Clément Mao-Takacs est le dédicataire et le créateur d'œuvres de Bargielski, Ballereau, Komives, Feldman, Sikorski, Svensson, Letouvet, Adams, Saariaho. Très proche de la musique de Kaija Saariaho, il a dirigé les créations de la version de chambre de La Passion de Simone aux festivals Melos-Ethos (Bratislava - Slovaquie), Codes (Lublin – Pologne), à Saint-Denis (basilique) et Clermont-Ferrand (La Comédie - Scène nationale). Il en a dirigé, en avril 2015 à Rome, la création italienne, ainsi que la danoise, à Copenhague en 2016.
Le répertoire lyrique est important pour cet amoureux de la littérature et de l’art dramatique.

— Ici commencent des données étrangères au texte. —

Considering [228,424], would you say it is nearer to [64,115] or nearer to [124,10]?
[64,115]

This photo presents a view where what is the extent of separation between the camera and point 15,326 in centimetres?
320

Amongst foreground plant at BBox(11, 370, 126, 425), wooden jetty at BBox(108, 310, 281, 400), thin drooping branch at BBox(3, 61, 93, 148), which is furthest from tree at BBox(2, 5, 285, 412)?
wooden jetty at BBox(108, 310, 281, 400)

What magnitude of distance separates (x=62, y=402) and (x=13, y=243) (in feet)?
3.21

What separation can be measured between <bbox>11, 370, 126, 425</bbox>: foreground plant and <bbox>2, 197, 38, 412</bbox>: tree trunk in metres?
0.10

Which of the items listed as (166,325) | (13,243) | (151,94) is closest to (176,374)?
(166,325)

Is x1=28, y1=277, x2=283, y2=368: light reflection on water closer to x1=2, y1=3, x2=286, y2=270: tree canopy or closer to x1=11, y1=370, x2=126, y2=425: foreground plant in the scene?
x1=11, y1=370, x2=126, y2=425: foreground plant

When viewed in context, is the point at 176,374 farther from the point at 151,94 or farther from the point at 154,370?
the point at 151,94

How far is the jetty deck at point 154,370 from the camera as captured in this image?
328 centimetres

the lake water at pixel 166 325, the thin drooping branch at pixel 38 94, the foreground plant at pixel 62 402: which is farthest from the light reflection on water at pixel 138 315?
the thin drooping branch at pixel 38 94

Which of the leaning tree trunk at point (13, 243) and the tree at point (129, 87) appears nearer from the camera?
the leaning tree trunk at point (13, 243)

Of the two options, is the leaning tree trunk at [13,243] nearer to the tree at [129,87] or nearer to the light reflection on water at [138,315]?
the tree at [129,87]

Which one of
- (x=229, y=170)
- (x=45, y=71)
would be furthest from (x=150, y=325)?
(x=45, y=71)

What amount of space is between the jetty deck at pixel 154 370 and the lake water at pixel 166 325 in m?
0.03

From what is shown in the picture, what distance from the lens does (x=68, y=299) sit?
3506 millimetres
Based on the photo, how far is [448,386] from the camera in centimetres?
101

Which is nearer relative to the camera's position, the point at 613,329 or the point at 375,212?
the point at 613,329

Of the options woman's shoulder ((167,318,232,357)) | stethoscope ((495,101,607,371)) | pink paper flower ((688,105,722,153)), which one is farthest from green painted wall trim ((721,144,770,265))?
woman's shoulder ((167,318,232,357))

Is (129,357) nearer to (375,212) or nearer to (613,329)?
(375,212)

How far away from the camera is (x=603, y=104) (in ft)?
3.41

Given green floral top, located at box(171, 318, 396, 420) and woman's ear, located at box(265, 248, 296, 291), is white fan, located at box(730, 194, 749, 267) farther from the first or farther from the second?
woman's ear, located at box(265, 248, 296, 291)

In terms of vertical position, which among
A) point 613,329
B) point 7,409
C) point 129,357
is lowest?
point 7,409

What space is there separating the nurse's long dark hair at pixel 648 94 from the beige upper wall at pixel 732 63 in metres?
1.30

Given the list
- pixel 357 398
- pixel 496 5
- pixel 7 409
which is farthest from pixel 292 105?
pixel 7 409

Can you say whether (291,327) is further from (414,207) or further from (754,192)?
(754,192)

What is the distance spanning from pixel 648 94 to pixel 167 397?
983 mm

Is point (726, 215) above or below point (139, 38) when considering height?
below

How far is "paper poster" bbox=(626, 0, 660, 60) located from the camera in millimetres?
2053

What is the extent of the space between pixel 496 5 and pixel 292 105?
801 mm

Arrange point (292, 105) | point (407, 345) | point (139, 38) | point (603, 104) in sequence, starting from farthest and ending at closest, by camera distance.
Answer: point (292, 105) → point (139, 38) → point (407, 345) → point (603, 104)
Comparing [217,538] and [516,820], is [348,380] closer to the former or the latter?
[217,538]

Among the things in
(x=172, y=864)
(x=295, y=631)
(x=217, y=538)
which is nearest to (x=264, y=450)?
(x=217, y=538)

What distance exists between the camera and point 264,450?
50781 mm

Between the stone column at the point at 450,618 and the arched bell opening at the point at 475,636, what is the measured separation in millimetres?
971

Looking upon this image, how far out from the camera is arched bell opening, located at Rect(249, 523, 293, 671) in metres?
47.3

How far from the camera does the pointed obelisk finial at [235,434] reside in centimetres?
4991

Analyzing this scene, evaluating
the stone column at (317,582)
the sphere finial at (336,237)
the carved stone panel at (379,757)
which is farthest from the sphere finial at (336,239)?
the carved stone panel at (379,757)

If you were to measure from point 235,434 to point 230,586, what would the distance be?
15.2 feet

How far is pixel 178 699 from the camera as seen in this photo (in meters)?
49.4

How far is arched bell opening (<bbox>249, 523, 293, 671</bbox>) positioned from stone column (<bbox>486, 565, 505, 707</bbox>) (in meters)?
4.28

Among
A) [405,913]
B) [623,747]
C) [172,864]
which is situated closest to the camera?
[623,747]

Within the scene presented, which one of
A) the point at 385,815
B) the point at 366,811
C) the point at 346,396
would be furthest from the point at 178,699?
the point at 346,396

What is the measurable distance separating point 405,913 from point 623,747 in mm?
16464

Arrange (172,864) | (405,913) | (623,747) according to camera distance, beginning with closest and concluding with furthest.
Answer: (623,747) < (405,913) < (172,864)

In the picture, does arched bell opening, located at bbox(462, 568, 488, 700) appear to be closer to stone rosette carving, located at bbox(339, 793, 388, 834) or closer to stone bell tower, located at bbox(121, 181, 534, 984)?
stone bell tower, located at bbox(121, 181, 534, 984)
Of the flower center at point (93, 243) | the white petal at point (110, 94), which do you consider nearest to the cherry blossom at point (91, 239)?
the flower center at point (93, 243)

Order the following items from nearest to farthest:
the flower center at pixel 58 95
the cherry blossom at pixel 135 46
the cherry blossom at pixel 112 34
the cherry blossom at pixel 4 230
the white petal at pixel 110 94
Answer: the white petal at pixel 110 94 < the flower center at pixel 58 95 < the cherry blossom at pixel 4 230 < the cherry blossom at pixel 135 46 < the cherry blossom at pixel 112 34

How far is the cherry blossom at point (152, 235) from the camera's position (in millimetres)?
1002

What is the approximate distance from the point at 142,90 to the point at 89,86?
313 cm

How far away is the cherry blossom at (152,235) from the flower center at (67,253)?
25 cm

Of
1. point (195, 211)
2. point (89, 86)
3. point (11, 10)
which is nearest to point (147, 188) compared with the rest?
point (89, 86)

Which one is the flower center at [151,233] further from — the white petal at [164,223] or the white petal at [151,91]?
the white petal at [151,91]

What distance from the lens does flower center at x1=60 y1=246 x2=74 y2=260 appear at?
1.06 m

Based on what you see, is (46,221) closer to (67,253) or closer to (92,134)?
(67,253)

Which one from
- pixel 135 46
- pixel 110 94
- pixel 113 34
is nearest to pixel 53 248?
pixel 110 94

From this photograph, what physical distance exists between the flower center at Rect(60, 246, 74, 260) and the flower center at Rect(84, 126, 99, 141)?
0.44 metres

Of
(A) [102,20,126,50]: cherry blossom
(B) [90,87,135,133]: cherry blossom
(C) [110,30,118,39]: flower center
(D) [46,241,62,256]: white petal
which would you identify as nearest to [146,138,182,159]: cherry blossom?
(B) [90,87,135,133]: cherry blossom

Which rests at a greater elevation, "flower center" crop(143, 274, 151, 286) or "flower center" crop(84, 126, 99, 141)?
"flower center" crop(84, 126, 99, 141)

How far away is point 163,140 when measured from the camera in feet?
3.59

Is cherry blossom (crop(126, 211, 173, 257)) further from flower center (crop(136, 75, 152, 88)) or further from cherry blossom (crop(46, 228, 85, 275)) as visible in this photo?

Sa rencontre avec Peter Sellars est déterminante et il entretient des liens d’amitiés avec acteurs et metteurs en scènes aux univers variés parmi lesquels Aleksi Barrière avec lequel il a créé et codirige la compagnie La Chambre aux échos.

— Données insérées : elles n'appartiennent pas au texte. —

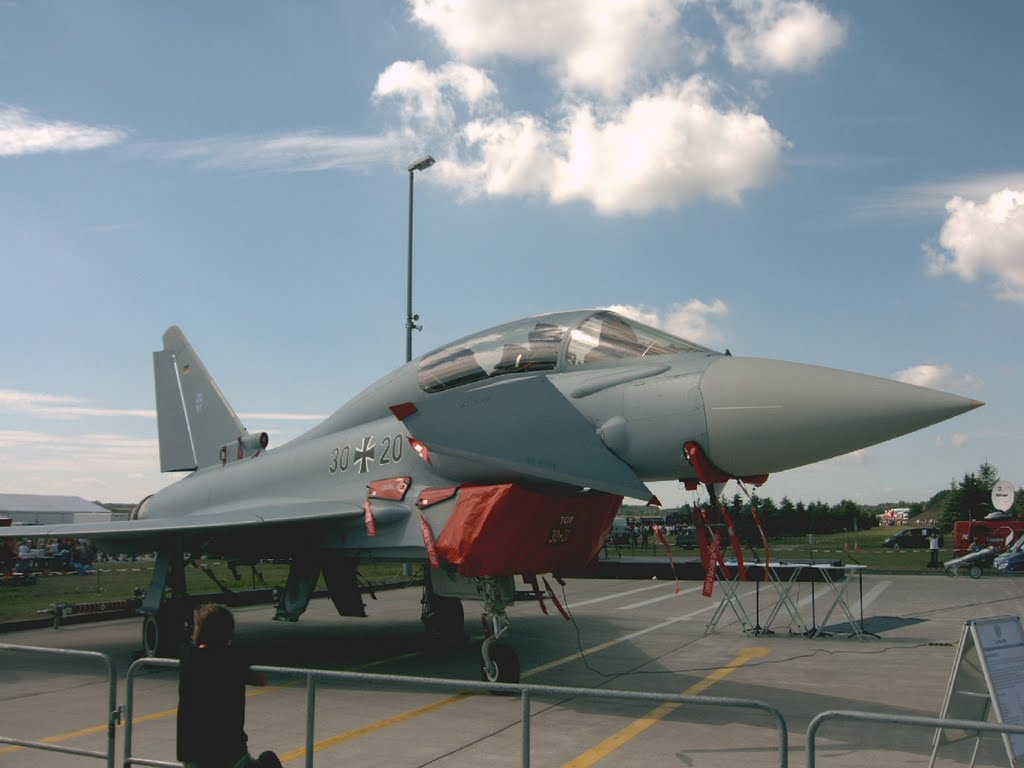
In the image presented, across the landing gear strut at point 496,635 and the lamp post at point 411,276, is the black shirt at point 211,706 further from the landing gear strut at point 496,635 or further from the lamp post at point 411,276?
the lamp post at point 411,276

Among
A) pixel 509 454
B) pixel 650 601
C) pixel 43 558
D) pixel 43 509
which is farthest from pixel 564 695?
pixel 43 509

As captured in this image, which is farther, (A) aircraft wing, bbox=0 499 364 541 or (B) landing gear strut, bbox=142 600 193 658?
(B) landing gear strut, bbox=142 600 193 658

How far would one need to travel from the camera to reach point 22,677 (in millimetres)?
10234

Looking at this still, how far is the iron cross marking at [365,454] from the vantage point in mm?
10562

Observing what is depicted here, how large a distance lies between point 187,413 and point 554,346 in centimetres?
1008

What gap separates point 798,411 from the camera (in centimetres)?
679

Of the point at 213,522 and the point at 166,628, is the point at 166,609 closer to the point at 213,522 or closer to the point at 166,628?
the point at 166,628

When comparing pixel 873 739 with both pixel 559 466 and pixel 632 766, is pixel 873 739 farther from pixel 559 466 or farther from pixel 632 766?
pixel 559 466

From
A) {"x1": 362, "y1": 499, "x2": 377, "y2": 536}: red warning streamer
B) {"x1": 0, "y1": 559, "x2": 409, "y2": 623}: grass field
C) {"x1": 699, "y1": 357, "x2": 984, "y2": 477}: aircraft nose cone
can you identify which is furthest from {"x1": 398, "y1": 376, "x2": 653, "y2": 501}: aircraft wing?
{"x1": 0, "y1": 559, "x2": 409, "y2": 623}: grass field

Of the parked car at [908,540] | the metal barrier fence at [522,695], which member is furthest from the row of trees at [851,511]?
the metal barrier fence at [522,695]

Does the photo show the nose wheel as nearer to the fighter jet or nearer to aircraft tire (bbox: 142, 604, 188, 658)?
the fighter jet

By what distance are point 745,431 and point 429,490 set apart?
377 centimetres

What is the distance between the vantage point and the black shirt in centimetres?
400

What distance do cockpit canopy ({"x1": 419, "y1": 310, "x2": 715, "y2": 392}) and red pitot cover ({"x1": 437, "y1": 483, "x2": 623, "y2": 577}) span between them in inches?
47.5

Clément Mao-Takacs a enregistré la pièce Adieu de Stockhausen (Crystal Classics), ainsi qu’un disque consacré à Jacques Ibert (Timpani) qui a reçu cinq diapasons par le magazine éponyme.
Clément Mao–Takacs poursuit aussi une carrière de pianiste, soliste et chambriste. Partenaire de nombreux instrumentistes et artistes lyriques, il a accompagné la soprano Omo Bello dans le cadre de la tournée européenne Rising Star 2014/2015.
Compositeur, Clément Mao–Takacs écrit principalement pour voix et pour orchestre. Il réalise également de nombreuses orchestrations. Titulaire d'un DEA de littérature comparée, il parachève un doctorat en arts du spectacle et publie régulièrement textes et articles.
Secession Orchestra
Secession Orchestra est une formation d'élite composée d'une quarantaine de musiciens. Placé sous la direction musicale et artistique de Clément Mao-Takacs, cet orchestre privilégie le répertoire des XXe et XXIe siècles, travaillant avec les compositeurs de son temps, multipliant les collaborations et les passerelles entre les arts.
Salué par la critique comme par le public pour son excellence, Secession Orchestra propose depuis plusieurs années une programmation ambitieuse et exigeante : à partir des figures tutélaires de Debussy et Mahler, les musiciens interprètent Bartók, Kodály, Berg, Schönberg, Webern, Reger, Ravel, Falla, Mompou, Chabrier, Holmès, Viardot, Komives, Adams, mais aussi Liszt, Wagner et Mozart.
Secession Orchestra s’est produit en France et en Europe aux festivals Lisztomanias, aux Tons Voisins, Maestri & Bambini, Bougival, Nohant, CIMA, Floréal et aux Rencontres musicales de Calenzana. Presque systématiquement réinvité, Secession Orchestra a été en 2015 l’hôte de nombreux festivals : Deauville, Métis (Saint-Denis), Épau, Classique au vert, Novalis (Croatie). Depuis 2013, Secession Orchestra collabore régulièrement avec la compagnie de théâtre musical La Chambre aux échos et crée en Europe la version de chambre d'un opéra de Kaija Saariaho La Passion de Simone au festival Melos-Ethos (Bratislava, Slovaquie), Codes (Lublin, Pologne), à Clermont-Ferrand et au festival de Saint-Denis.
Secession Orchestra travaille régulièrement avec des solistes de renom – tels Renaud Capuçon, Gérard Caussé, Jean-François Heisser, Denis Pascal – et de nombreux artistes lyriques. Les concerts-lectures sont une autre de ses spécialités : soigneusement conçus et pour des comédiens tels Charles Berling, Michel Fau, Brigitte Fossey, Antoine Duléry, Didier Sandre, Laurence Cordier ou Renan Carteaux.
Considérant tout acte culturel comme un acte social, Secession Orchestra choisit de repenser la forme du concert classique à travers des programmes-concepts, de réinventer le lien entre musiciens et public au cœur de la cité, et de s’impliquer activement dans la formation du public de demain à travers de nombreux projets à caractère didactique et pédagogique, dont les Musicales de Bretonneau, qui se déroulent en hôpital, des concerts et ateliers en établissements scolaires ou en collaboration avec des institutions (Philharmonie de Paris) et l’Université Populaire en partenariat avec la Mairie du 18e arrondissement de Paris.
Secession Orchestra reçoit le soutien de la Fondation La Poste et de son cercle de mécènes privés.
Secession Orchestra est depuis 2014 en résidence à la Fondation Singer-Polignac.